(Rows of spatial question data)
════════════════════

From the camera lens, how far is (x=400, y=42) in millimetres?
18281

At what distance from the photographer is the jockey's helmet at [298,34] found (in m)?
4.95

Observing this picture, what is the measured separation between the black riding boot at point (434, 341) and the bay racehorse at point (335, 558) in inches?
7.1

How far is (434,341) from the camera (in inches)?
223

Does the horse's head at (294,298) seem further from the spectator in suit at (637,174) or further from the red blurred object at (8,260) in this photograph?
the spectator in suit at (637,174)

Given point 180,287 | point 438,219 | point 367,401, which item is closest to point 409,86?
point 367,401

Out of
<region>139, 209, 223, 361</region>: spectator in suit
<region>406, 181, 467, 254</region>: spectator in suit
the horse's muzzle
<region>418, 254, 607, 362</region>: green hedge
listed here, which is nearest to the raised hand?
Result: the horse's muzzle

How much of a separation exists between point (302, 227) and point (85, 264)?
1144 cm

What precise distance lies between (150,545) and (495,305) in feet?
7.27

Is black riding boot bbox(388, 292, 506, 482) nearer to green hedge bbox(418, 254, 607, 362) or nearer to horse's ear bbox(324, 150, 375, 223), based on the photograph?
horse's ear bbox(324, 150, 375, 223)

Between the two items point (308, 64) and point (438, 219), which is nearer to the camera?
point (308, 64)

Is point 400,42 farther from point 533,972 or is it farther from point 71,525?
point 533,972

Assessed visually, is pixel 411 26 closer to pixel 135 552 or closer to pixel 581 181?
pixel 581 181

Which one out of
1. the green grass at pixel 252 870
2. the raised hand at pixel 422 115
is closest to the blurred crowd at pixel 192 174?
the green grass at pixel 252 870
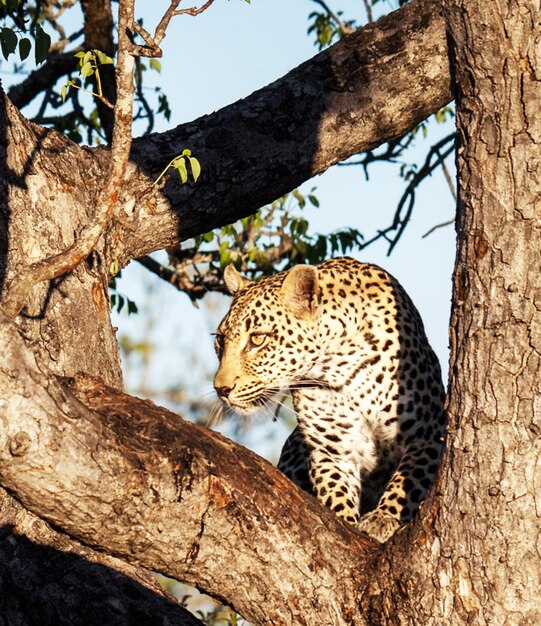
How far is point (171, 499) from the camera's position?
442cm

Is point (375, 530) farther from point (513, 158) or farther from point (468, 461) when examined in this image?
point (513, 158)

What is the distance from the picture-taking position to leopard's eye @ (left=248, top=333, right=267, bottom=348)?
7273 mm

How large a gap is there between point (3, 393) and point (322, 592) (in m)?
1.51

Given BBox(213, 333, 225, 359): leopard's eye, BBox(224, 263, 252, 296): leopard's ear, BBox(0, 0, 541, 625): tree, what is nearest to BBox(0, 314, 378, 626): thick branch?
BBox(0, 0, 541, 625): tree

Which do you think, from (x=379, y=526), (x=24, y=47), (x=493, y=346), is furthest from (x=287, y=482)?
(x=24, y=47)

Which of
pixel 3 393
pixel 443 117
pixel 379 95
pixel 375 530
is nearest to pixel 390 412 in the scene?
pixel 375 530

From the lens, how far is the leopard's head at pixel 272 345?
23.6 feet

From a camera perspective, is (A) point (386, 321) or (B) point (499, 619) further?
(A) point (386, 321)

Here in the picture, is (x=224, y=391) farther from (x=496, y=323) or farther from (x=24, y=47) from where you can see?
(x=496, y=323)

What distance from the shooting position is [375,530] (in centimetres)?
606

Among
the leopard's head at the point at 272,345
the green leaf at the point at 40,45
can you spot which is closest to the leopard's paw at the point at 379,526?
the leopard's head at the point at 272,345

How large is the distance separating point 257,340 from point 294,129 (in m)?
1.27

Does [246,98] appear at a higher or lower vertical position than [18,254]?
higher

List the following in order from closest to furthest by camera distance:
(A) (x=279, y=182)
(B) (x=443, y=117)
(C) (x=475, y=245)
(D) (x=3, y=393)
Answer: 1. (D) (x=3, y=393)
2. (C) (x=475, y=245)
3. (A) (x=279, y=182)
4. (B) (x=443, y=117)
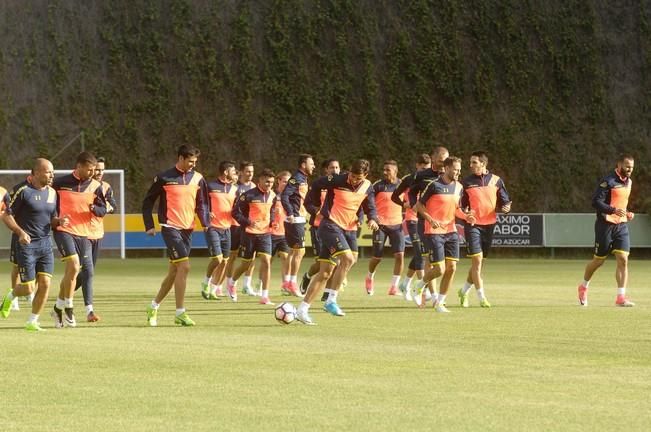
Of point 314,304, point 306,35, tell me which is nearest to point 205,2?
point 306,35

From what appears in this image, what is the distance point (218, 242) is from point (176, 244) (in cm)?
756

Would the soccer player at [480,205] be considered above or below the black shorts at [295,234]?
above

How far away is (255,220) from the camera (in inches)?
933

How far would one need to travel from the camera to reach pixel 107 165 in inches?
2048

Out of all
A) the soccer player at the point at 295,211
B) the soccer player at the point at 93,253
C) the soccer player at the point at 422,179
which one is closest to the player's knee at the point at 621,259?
the soccer player at the point at 422,179

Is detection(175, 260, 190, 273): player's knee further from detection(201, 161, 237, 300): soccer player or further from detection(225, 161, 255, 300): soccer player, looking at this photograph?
detection(225, 161, 255, 300): soccer player

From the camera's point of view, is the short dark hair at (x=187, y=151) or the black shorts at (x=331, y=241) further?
the black shorts at (x=331, y=241)

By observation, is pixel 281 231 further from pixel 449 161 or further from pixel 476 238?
pixel 449 161

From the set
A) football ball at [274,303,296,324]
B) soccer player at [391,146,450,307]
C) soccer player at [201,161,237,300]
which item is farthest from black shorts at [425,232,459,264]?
soccer player at [201,161,237,300]

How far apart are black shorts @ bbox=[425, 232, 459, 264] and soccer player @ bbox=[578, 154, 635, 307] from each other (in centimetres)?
234

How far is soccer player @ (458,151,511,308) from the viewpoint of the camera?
68.4 ft

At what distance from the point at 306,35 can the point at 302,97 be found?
264cm

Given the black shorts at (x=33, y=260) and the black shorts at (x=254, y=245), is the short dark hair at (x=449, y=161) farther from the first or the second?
the black shorts at (x=33, y=260)

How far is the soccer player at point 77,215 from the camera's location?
1700 centimetres
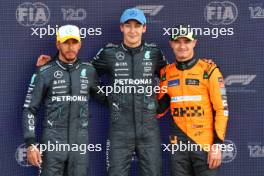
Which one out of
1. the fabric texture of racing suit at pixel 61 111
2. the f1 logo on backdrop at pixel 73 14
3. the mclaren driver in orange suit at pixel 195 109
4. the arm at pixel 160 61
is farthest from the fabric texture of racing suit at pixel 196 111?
the f1 logo on backdrop at pixel 73 14

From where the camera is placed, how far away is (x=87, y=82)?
438 centimetres

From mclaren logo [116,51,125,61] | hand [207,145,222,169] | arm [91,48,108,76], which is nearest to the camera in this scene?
hand [207,145,222,169]

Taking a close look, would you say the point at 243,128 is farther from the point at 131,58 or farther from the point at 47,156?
the point at 47,156

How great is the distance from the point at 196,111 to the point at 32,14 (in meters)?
1.92

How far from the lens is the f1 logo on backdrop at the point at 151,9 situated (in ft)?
15.6

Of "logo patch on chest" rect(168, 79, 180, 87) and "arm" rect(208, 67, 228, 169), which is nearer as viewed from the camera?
"arm" rect(208, 67, 228, 169)

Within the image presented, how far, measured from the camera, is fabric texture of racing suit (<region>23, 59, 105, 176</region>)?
4.21m

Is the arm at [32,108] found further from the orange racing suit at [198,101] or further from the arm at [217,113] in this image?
the arm at [217,113]

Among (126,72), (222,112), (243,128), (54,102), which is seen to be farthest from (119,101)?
(243,128)

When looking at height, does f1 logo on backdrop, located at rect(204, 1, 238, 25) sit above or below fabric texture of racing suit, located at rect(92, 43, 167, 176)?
above

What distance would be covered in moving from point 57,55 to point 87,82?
0.41m

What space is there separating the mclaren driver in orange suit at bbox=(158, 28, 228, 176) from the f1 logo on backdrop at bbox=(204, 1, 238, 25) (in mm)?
614

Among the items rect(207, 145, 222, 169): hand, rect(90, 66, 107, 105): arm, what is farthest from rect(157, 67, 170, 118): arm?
rect(207, 145, 222, 169): hand

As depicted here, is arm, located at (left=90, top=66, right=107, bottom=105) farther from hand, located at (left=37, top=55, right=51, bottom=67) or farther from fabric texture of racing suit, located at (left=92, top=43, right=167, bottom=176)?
hand, located at (left=37, top=55, right=51, bottom=67)
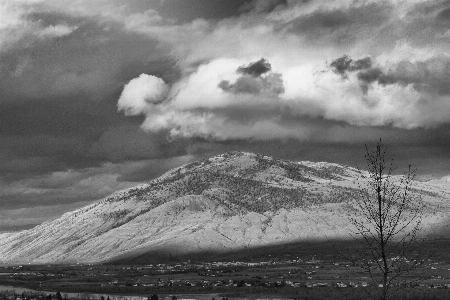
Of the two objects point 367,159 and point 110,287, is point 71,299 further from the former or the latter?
point 367,159

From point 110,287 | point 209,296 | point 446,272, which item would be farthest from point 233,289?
point 446,272

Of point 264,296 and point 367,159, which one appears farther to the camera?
point 264,296

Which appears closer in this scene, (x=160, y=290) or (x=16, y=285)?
(x=160, y=290)

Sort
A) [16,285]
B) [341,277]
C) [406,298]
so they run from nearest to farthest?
[406,298], [341,277], [16,285]

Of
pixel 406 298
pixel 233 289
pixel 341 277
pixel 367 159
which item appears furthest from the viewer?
pixel 341 277

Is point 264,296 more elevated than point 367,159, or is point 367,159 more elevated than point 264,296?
point 367,159

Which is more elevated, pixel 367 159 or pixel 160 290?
pixel 367 159

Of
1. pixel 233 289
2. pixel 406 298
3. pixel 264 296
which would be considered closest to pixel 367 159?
pixel 406 298

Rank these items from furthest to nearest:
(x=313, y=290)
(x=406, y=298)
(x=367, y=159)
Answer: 1. (x=313, y=290)
2. (x=406, y=298)
3. (x=367, y=159)

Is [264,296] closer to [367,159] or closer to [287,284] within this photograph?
[287,284]
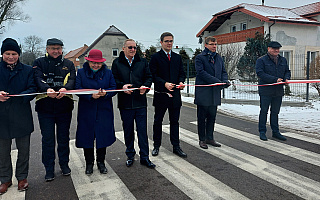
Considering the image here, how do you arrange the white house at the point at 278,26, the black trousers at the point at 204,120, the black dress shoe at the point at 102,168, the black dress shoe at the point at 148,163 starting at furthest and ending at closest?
the white house at the point at 278,26
the black trousers at the point at 204,120
the black dress shoe at the point at 148,163
the black dress shoe at the point at 102,168

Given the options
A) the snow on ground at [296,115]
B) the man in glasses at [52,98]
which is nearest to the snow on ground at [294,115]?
the snow on ground at [296,115]

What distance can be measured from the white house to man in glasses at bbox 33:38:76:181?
19116 mm

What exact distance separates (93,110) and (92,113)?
0.05 meters

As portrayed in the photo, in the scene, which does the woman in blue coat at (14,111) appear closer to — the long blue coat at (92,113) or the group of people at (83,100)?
the group of people at (83,100)

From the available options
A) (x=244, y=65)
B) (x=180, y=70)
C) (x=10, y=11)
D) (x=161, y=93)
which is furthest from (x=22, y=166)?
(x=10, y=11)

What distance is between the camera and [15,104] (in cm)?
336

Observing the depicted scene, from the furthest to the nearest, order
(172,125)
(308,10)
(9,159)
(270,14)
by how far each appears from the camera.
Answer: (308,10)
(270,14)
(172,125)
(9,159)

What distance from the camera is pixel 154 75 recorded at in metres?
4.66

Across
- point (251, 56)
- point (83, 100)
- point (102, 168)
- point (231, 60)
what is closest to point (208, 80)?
point (83, 100)

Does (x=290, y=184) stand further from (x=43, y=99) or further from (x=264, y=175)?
(x=43, y=99)

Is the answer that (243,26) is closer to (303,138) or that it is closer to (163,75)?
(303,138)

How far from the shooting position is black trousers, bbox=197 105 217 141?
5.19 m

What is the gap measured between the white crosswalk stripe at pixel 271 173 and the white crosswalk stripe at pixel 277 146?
132 mm

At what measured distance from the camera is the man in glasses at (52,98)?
362 cm
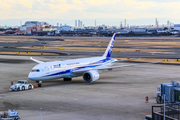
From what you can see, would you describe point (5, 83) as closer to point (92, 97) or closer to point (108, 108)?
point (92, 97)

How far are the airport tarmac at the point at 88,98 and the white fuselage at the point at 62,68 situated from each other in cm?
192

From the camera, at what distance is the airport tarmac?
33.0 meters

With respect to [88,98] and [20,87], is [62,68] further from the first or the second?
[88,98]

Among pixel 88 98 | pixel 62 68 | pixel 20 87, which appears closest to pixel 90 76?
pixel 62 68

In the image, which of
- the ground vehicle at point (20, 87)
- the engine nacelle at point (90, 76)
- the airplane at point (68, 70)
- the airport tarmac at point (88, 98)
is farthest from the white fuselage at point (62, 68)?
the airport tarmac at point (88, 98)

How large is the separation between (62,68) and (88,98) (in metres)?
12.6

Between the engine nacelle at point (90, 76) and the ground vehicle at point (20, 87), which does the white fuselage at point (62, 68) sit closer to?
the engine nacelle at point (90, 76)

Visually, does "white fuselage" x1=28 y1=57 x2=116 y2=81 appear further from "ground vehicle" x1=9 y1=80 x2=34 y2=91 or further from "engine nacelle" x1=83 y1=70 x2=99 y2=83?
"ground vehicle" x1=9 y1=80 x2=34 y2=91

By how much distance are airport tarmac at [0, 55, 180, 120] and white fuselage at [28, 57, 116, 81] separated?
1.92 meters

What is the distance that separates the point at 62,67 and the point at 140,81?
15.0m

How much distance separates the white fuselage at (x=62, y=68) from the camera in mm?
49594

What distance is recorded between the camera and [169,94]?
25.4 metres

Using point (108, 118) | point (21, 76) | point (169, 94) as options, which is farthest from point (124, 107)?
point (21, 76)

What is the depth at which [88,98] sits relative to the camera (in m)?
41.4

════════════════════

Every line from the one containing "From the camera, at" through the last line of the entries must be written out verbatim, and no other line.

■ THE RESPONSE ■
From the camera, at what distance is the airport tarmac?
33.0 meters

With respect to [88,98] and [20,87], is [62,68] further from the first or the second?
[88,98]

Among pixel 88 98 | pixel 62 68 | pixel 20 87, which appears closest to pixel 90 76?
pixel 62 68

In the image, which of
- the ground vehicle at point (20, 87)
- the engine nacelle at point (90, 76)
- the airplane at point (68, 70)
- the airport tarmac at point (88, 98)
is farthest from the white fuselage at point (62, 68)?
the airport tarmac at point (88, 98)

How large is the separation between (62,68) and (88,98) (in metres)?
12.6

Between the engine nacelle at point (90, 76) and the ground vehicle at point (20, 87), which does the white fuselage at point (62, 68) sit closer to?
the engine nacelle at point (90, 76)

Visually, does "white fuselage" x1=28 y1=57 x2=116 y2=81 appear further from "ground vehicle" x1=9 y1=80 x2=34 y2=91 or further from "engine nacelle" x1=83 y1=70 x2=99 y2=83?
"ground vehicle" x1=9 y1=80 x2=34 y2=91

By how much distance are airport tarmac at [0, 55, 180, 120] and white fuselage at [28, 57, 116, 81] separated?
1.92 meters

What is the distance that separates the point at 62,67 and the point at 140,81?
15.0m

How much distance separates the white fuselage at (x=62, y=68) from the camera in mm?
49594

What distance is recorded between the camera and [169,94]?
25.4 metres

Using point (108, 118) | point (21, 76) | point (169, 94) as options, which is farthest from point (124, 107)?
point (21, 76)

What is the depth at which [88,98] sits relative to the camera (in m)?
41.4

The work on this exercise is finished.